(OBJETIVO DEL EJERCICIO) Reescribe como lista el párrafo del fragmento sobre desinformación en El Salvador que empieza con «Algunos de estos últimos tenían impacto local», conservando sus datos principales.

(FRAGMENTO MOSTRADO)

^^^^

Algunos de estos últimos tenían impacto local. Por ejemplo, el 2 de abril, los grupos de WhatsApp de los vecinos de la colonia Las Arboledas, en el municipio de Colón, al suroccidente de San Salvador, hirvieron cuando circuló lo que parecía ser un tuit de Bukele informando del primer caso en la residencial. Bastaba ir a la cuenta oficial del mandatario para comprobar que era montaje. Sin embargo, apurados por la incertidumbre de ese juego macabro de adivinar qué casa y qué pasaje, pocos se detuvieron a verificar. En otras ocasiones, el que no verificaba era el mismo mandatario. La revista Factum recopiló en mayo nueve ejemplos de lo que llamó «desinformación presidencial». Entre ellos, destacaba cuando, el 5 de ese mes, Nayib Bukele desmeritó el número de casos a la baja de Costa Rica, porque, supuesta-
mente, se debía a que estaban tomando menos pruebas; algo que las autoridades de la vecina nación desmintieron. O cuando, semanas antes, el 23 de marzo, el funcionario retomó información de un mensaje que circulaba en Twitter para asegurar que Estados Unidos estaba enviando recursos militares para hacer cumplir la cuarentena en ese país, tratando así de instar a los diputados salvadoreños a aprobarle mecanismos parecidos. La desinformación radicaba en que, según la Secretaría de Defensa de la nación norteamericana, el tuit que citó Bukele era falso. La publicación presidencial aún permanece ahí, con más de 15 mil likes. Ambas vías de comunicación del funcionario ―cadenas nacionales y Twitter― han estado salpicadas de polémicas desinformativas. Por un lado, las cadenas ―cuya señal piloto debe ser retransmitida obligatoriamente por todas las frecuencias de radio y televisión― se convirtieron durante la pandemia en largos espacios de hasta dos horas de duración en las que Bukele presentaba videos de otros países desbordados por la covid-19 como advertencia de lo que les podía pasar a los salvadoreños si no seguían sus recomendaciones, apelando casi siempre a emociones más que a datos, a Dios más que a la ciencia. Y por el otro, Twitter. Desde ahí acusó a los opositores de «babear por ver cadáveres en la acera» y desalentó el consumo de medios de comunicación que cuestionan su proceder. La cuenta oficial del presidente Bukele superaba para octubre los 2,100,000 seguidores. La suma de todos esos elementos propició un fenómeno desinformativo mayúsculo en El Salvador. De hecho, la UCA y la Escuela Mónica Herrera, con apoyo de DW Akademie, repitieron su estudio en un afán de medir el consumo noticioso, esta vez, mediado por la cuarentena. Los resultados aún no han sido publicados oficialmente al cierre de este texto, pero los investigadores adelantan que, aunque los datos sobre exposición a información falsa durante la pandemia se mantuvieron en 87 %, quienes lo hicieron a través de redes sociales aumentaron 20 puntos porcentuales.

^^^^

Entradas de datos almacenadas:
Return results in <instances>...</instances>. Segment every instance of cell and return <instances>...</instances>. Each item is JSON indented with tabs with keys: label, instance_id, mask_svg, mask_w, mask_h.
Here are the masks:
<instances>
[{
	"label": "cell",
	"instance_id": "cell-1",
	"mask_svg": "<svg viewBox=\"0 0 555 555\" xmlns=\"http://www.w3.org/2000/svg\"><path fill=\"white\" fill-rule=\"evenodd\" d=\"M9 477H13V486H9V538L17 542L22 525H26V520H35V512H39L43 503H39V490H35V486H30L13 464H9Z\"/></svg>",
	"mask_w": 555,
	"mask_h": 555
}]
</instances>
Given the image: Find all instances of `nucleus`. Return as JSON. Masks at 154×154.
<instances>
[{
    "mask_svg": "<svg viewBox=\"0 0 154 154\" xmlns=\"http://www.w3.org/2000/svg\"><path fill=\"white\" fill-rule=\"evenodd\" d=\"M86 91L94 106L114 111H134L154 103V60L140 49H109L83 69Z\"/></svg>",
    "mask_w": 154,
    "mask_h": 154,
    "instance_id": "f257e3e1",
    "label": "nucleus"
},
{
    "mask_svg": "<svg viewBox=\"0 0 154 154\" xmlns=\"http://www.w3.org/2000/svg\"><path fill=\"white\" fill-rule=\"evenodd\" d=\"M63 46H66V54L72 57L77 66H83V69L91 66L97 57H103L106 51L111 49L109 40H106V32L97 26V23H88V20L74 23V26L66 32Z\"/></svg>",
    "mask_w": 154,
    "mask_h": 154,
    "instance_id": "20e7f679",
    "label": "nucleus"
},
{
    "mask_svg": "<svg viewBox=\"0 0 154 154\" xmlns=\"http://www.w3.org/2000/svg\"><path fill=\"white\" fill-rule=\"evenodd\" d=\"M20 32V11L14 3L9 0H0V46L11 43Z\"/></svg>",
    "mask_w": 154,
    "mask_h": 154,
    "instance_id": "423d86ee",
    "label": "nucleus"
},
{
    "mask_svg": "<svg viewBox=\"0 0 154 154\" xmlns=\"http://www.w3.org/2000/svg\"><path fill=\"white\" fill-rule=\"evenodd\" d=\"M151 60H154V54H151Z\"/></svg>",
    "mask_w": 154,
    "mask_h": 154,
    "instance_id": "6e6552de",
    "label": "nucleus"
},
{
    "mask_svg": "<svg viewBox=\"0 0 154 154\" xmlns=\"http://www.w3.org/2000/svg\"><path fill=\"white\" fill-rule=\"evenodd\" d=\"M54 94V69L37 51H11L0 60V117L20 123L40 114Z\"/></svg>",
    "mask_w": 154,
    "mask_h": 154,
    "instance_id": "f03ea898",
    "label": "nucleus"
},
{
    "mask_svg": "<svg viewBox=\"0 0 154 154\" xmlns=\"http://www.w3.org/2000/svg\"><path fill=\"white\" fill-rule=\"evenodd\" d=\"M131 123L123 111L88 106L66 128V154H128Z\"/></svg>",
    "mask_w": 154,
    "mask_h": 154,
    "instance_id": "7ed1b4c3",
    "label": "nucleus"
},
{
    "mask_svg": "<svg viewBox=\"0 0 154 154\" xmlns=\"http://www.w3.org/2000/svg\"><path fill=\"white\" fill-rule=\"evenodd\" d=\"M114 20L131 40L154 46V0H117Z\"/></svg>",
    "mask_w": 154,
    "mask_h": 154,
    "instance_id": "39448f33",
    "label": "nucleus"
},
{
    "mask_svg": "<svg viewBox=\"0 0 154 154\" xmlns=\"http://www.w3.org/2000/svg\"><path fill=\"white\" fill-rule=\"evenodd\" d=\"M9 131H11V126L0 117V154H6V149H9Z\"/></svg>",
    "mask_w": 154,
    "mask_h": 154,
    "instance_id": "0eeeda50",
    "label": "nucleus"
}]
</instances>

^^^^

(RESULTADO DEL EJERCICIO)
- El 2 de abril circuló en los grupos de WhatsApp de vecinos de la colonia Las Arboledas (municipio de Colón, al suroccidente de San Salvador) un supuesto tuit de Bukele sobre el primer caso en la residencial. Era un montaje, pero pocos lo verificaron.
- A veces el que no verificaba era el propio mandatario. En mayo, la revista Factum recopiló nueve ejemplos de «desinformación presidencial».
- El 5 de mayo, Bukele atribuyó la baja de casos en Costa Rica a que se hacían menos pruebas. Las autoridades de ese país lo desmintieron.
- El 23 de marzo retomó un mensaje de Twitter según el cual Estados Unidos enviaba recursos militares para hacer cumplir la cuarentena. Con eso buscaba que los diputados salvadoreños le aprobaran mecanismos parecidos. Según la Secretaría de Defensa estadounidense, el tuit era falso. La publicación sigue en línea con más de 15 mil likes.
- Las cadenas nacionales, de retransmisión obligatoria, se volvieron espacios de hasta dos horas. En ellos se mostraban videos de otros países desbordados por la covid-19 y se apelaba más a emociones que a datos, y más a Dios que a la ciencia.
- En Twitter acusó a los opositores de «babear por ver cadáveres en la acera» y desalentó el consumo de medios que cuestionan su proceder. En octubre, su cuenta oficial superaba los 2,100,000 seguidores.
- Todo ello propició un fenómeno desinformativo mayúsculo. La UCA y la Escuela Mónica Herrera, con apoyo de DW Akademie, repitieron su estudio de consumo noticioso durante la cuarentena. Los resultados aún no se han publicado oficialmente. Aun así, los investigadores adelantan que la exposición a información falsa se mantuvo en 87 % y que quienes se expusieron a ella a través de redes sociales aumentaron 20 puntos porcentuales.